Baker said plans were already in the works before Figo’s death to add another K-9 officer to the force due to Figo’s success.
“Because Figo was such a great asset and we knew he was getting older, we didn’t know how much longer he would be working for us. We hoped he would go home to the Williams family and remain there,” Baker said, adding it was his hopes to see what it would be like to have two K-9’s on the force at one time.
Another K-9 has been included in the upcoming year’s budget and will join the force in September, with Josh Shearrer tapped to be his handler. The two will undergo training at that time.
Williams said Figo was more than a work companion – he said he was his “buddy” as well.

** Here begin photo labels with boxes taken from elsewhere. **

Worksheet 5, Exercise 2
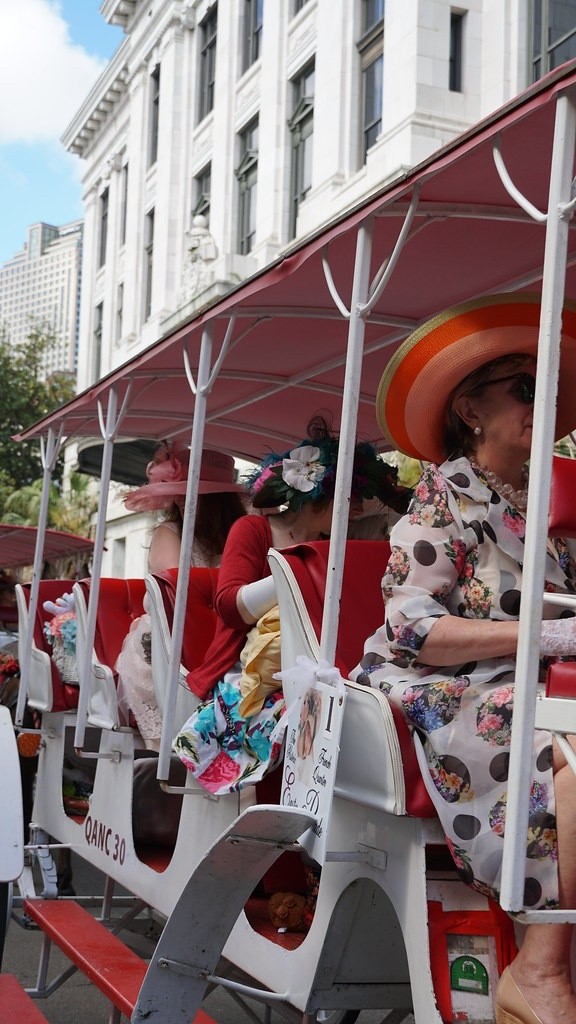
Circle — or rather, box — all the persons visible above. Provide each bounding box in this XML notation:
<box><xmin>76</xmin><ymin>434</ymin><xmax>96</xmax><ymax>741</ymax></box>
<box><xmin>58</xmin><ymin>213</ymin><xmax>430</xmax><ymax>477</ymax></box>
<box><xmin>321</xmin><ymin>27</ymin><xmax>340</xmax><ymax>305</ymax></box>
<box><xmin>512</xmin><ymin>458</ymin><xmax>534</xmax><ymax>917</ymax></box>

<box><xmin>0</xmin><ymin>575</ymin><xmax>19</xmax><ymax>631</ymax></box>
<box><xmin>172</xmin><ymin>436</ymin><xmax>375</xmax><ymax>797</ymax></box>
<box><xmin>113</xmin><ymin>447</ymin><xmax>248</xmax><ymax>741</ymax></box>
<box><xmin>347</xmin><ymin>288</ymin><xmax>576</xmax><ymax>1024</ymax></box>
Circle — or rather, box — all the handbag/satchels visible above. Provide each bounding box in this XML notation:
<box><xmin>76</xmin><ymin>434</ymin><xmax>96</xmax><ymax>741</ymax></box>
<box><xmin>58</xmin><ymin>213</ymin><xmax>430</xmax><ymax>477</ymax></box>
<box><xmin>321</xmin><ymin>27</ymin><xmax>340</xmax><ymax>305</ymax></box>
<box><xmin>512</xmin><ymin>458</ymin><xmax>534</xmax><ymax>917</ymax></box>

<box><xmin>43</xmin><ymin>592</ymin><xmax>81</xmax><ymax>684</ymax></box>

“It was an awesome experience all around,” he said. “It’s been eight years and a heck of an experience. I’m thankful especially for Sharo and everyone at the bowling alley. They’re the ones who made it possible for us to take on the canines. It’s been a good eight years. I’m going to miss him.”
His partner said Figo never hesitated and the department got the “best of both ends” with him.
“We took him to the schools and day cares non-stop and the kids could come up and pet on him,” Williams said. “He just absolutely loved that. But, then when it was time to go to work, he didn’t hesitate.”
Williams was also presented with memorial stones from the Shirshekan family during the meeting.
In other business, the council approved two ordinances laying the groundwork for a solar energy farm.
Two separate public hearings were held – one for a final record plat of a Farmington IDA Subdivision at H Highway and Korber Road for the farm, the second for a final record plat for property located at 4529 Korber Rd. to serve as an access for the farm.
After the meeting, Forsythe explained this is one of the first steps in the road for the farm.
In February of this year, council approved a contract with MC Power Company for an interconnection and operating agreement for a solar farm.
Farmington is one of five cities selected from the Missouri Public Energy Pool (MoPEP) for the solar farm.
Mark Krawczyk with MC Power spoke to the council about the solar farm at the February meeting, which will be 15 to 20 acres in size with 9,000 panels.
“It will produce 2.5 megawatts of AC energy, about 3.2 megawatts of DC energy,” he said at the time. “That’s probably enough energy to power 400 to 500 homes.”
A first and second reading and council action were held on both items during regular session, with council giving unanimous approval on both. Ward I Councilman Cody Eaves was not in attendance.